> **Vorliegender Text**:
# Brauche Hilfe beim anschließen von Nezteil bequiet 750W



## PcTyp82 (11. Februar 2019)

*Brauche Hilfe beim anschließen von Nezteil bequiet 750W*

Hi
ich bräuchte jemanden, der mir beim anschließen des Netzteils von bequiet hilft.. Welche Stecker brauche ich und wo muß ich die einstecken..
Den großen Mainboardstecker habe ich schon eingesteckt und die Festplatte und Brenner mit SATA ANschlüßen zu versehen ist mir auch klar.. 
brauche ich PCIe Anschlüße ?
wofür ist dieser Mainboard 3 PCIe Anschluß und was kommt da rein  ?


Kann es sein das ich die USB Anschlüße des Pc Gehäuses auch noch mit Strom versorgen muß und wo steck ich die ein  ?
Danke


----------



## Schwarzseher (11. Februar 2019)

*AW: Brauche Hilfe beim anschließen von Nezteil bequiet 750W*

Oben links am Board kommt der 8 Pol . ATX Stecker für die Stromversorgung der CPU rein.Steht auch cpu dran denke ich am Kabel.
PCIe am Netzteil ist für die Grafikkarten.

Du weißt schon,das es dafür auch Bechreibungen gibt?
Fürs Netzteil und auch fürs Mainboard.Beim Netzteil sollte Beschreibung dabei sein und fürs Mainboard kann man sich downloaden beim Hersteller.


----------



## PcTyp82 (11. Februar 2019)

*AW: Brauche Hilfe beim anschließen von Nezteil bequiet 750W*

Ja . ich glaube ich habe die Beschreibung irgendwie aus Versehen weggeschmissen. Also da sind ja 3 Doppel PCIe Ports,  jeweils untereinander PCIe1 P8/P4 , PCIe2 P8/P4  und PCIe 3 MB. nur um die geht es mir
Der Rest ist klar.. Kannst du mir bitte die genaue Beschreibung der Stecker nennen die da reinkommen und wo genau ich die einstecken muß ? .. Danke
Mein MB ist das Maximus ROG HERO XI
Ich habe da einen CPU1P4 und  einen CPU2P8 Stecker. der wäre wichtig und einen P8 Stecker . der wäre auch wichtig.

> **Ziel der Aufgabe 1**:
Beantworte zum Forenthread zum Netzteilanschluss diese Fragen:
(a) Welches Mainboard hat PcTyp82?
(b) Wofür ist PCIe am Netzteil laut Schwarzseher gedacht?
(c) Wo bekommt man laut Schwarzseher die Beschreibung fürs Mainboard?
> **Ziel der Aufgabe 2**: Wiederhole aus dem Forenthread zum Netzteilanschluss genau den Abschnitt, der bei den Worten „Oben links am“ beginnt und nach den Worten „auch Bechreibungen gibt?“ endet.
> **Ziel der Aufgabe 3**: Führe den Forenthread zum Netzteilanschluss nach seinem letzten Satz weiter.

> **Datenauszug**:
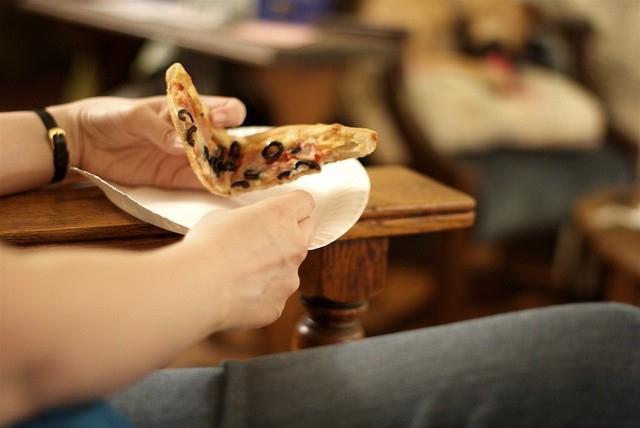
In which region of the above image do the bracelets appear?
[35,103,68,186]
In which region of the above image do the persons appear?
[1,95,621,347]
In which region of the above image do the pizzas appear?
[164,63,378,198]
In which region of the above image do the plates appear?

> **Ergebnis der Aufgabe 1**:
(a) Das Maximus ROG HERO XI.
(b) Für die Grafikkarten.
(c) Man kann sie beim Hersteller herunterladen.

> **Ergebnis der Aufgabe 2**:
Oben links am Board kommt der 8 Pol . ATX Stecker für die Stromversorgung der CPU rein.Steht auch cpu dran denke ich am Kabel.
PCIe am Netzteil ist für die Grafikkarten.

Du weißt schon,das es dafür auch Bechreibungen gibt?

> **Ergebnis der Aufgabe 3**:
Ist es richtig das VGA 1 und VGA 2 ( an der Grafikkarte) jeweils in die oberen PCIe Buchsen kommen ? also PCIe 1und PCIe 2 am Netzteil ?

und muß ich den kleinen Stecker der auch am großen ATX SteckerStrang mit dran ist, muß ich den in den unteren PCIe3 MB Port stecken ? Danke

Sieht so aus als würde der ATX Stecker rechts an der Seite eingesteckt werden .. Könnte der CPU1 und CPU2 Stecker links oben am MB reinkommen ?

So wie ich die jetzt angeschlossen habe, ist der obere 1. große PCIe 3 Anschluß von den beiden unbesetzt. Wäre das schlimm oder ist das ok ?


----------



## Schwarzseher (11. Februar 2019)

*AW: Brauche Hilfe beim anschließen von Nezteil bequiet 750W*

1: Oben.Da kommt der 8 pol. rein und ein 4 pol.Für die CPU.Der 4 pol. muss aber wohl nicht unbedingt rein,denke das ist für extremes OC.
15: Die beiden USB Stecker.

1:Rechts halt der große 24 Pol.
Mehr ist das doch nicht.

PCIe 1und PCIe 2 ist immer Graka ja


----------



## PcTyp82 (11. Februar 2019)

*AW: Brauche Hilfe beim anschließen von Nezteil bequiet 750W*

OK danke dann bleibt bei der 1 am MB immer einer rechts frei ,wenn man den 8pol und den 4pol da reinsteckt ?

und die obere PCIe3 MB Buchse am Netzteil bleibt auch frei ?


----------



## Threshold (11. Februar 2019)

*AW: Brauche Hilfe beim anschließen von Nezteil bequiet 750W*

Den 24 Pin hast du schon drin?
Du musst oben bei der CPU noch den 8 Pin einstecken. Dazu gibt es extra ein Kabel, das sich EPS Stecker nennt.
Zusätzlich hast du noch PCIe Stecker. Die sind daran zu erkennnen, dass sie beben dem 6 Pin noch einen zweiten, kleineren 2 Pin Stecker haben. Das nennt sich dann 6+2 PCIe Stecker.

Die USB Ports brauchen kein extra Strom. Die steckst du einfach aufs Mainboard und fertig.


----------



## PcTyp82 (11. Februar 2019)

*AW: Brauche Hilfe beim anschließen von Nezteil bequiet 750W*



Threshold schrieb:


> Den 24 Pin hast du schon drin?
> Du musst oben bei der CPU noch den 8 Pin einstecken. Dazu gibt es extra ein Kabel, das sich EPS Stecker nennt.



Ja den 24 er Pin habe ich drin..der ATX und der EPS fehlt noch ..Von den ATX Steckern gibt es 2, richtig ? 
Den CPU 1 und den CPU 2 Stecker oder also an der MB Seite ??


----------



## Körschgen (11. Februar 2019)

*AW: Brauche Hilfe beim anschließen von Nezteil bequiet 750W*

Meine Güte.

Es gibt zu Netzteil sowie Mainboard Handbücher.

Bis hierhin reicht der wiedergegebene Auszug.